Hunan Agricultural University, China
Zhilong Wang has completed his PhD from National University of Singapore and postdoctoral studies from NIA/NIH and NCSU in USA. Now, he is a professor from Hunan Agricultural University, China. He has published more than 20 papers in reputed journals and serving as an editorial board member of ACST.
Chaling wild rice grows in Chaling, Hunan Province, one of the two most northern distribution sites for wild rice in China. It displays cold tolerance and resistance to rice blast. To identify abiotic and biotic stress tolerance genes from Chaling wild rice, we sequenced the genome using Hiseq 2000. The sequence data contain 6,803 Mb and showed mapping rate 91.93% and coverage ratio 92.94% to the Japonica Nipponbare genome (IRGSP), and mapping rate 88.95% and coverage ratio 84.47% to the Indica 9311 genome.

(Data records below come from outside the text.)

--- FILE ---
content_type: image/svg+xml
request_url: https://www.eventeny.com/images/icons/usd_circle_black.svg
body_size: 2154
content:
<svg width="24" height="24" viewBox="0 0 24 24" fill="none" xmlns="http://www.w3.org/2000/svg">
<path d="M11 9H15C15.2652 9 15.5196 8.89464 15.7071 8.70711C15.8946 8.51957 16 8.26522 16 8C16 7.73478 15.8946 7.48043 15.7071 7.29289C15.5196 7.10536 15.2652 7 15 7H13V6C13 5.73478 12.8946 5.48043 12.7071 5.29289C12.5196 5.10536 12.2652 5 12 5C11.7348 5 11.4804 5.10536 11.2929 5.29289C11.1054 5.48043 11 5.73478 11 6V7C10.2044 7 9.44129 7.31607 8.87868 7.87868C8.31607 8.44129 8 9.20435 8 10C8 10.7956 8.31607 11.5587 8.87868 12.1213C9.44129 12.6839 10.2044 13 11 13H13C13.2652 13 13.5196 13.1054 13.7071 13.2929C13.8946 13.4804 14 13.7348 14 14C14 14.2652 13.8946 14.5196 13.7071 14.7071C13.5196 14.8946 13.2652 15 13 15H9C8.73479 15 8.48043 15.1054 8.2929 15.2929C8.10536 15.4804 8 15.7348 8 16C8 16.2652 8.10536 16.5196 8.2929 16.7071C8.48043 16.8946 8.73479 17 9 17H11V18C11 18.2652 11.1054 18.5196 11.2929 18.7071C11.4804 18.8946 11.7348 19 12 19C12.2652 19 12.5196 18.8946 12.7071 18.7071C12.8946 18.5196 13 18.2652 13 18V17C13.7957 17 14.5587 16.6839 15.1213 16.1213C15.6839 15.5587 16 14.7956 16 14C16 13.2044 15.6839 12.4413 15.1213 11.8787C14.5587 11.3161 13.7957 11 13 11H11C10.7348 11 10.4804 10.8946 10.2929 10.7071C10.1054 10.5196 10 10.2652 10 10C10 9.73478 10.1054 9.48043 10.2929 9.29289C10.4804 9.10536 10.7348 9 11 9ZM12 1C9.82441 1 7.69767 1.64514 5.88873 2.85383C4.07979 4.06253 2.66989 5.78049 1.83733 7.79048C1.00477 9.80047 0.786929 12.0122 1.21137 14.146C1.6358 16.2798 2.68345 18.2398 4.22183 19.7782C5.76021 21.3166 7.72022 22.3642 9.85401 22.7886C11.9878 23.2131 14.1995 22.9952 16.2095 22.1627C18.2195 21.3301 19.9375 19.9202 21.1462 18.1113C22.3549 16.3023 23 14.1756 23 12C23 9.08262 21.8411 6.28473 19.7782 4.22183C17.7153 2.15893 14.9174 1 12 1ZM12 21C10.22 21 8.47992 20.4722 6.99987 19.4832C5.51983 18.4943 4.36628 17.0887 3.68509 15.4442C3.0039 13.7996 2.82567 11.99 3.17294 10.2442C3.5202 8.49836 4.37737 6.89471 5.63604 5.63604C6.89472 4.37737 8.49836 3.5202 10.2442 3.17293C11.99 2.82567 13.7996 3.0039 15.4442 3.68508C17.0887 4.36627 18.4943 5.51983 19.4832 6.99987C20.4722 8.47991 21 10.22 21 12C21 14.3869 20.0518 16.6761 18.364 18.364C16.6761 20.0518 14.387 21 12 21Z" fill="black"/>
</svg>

A total of 1,160,685 SNPs (Single Nucleotide Polymorphism) were identified between Chaling wild rice and Nipponbare, with a ratio of 71.25% transition and 28.3% heterozygosity. A total of 1,773,410 SNPs were identified between Chaling wild rice and 9311, with a ratio of 70.83% transition and 22.25% heterozygosity. In addition, 56,801 SVs (Structure Variation) were identified between Chaling wild rice and Nipponbare, with a ratio of 97.31% INSs (Insertion) and DELs (Deletion), and 72,987 SVs (Structure Variation) were identified between Chaling wild rice and 9311, with a ratio of 97.47% INSs and DELs. Further analysis of abiotic and biotic stress tolerance genes from Chaling wild rice is in progress. Our results suggest that Chaling wild rice is more closed to the Japonica Rice Nipponbare in evolution and provide a basis to utilize stress resistance genes for rice breeding.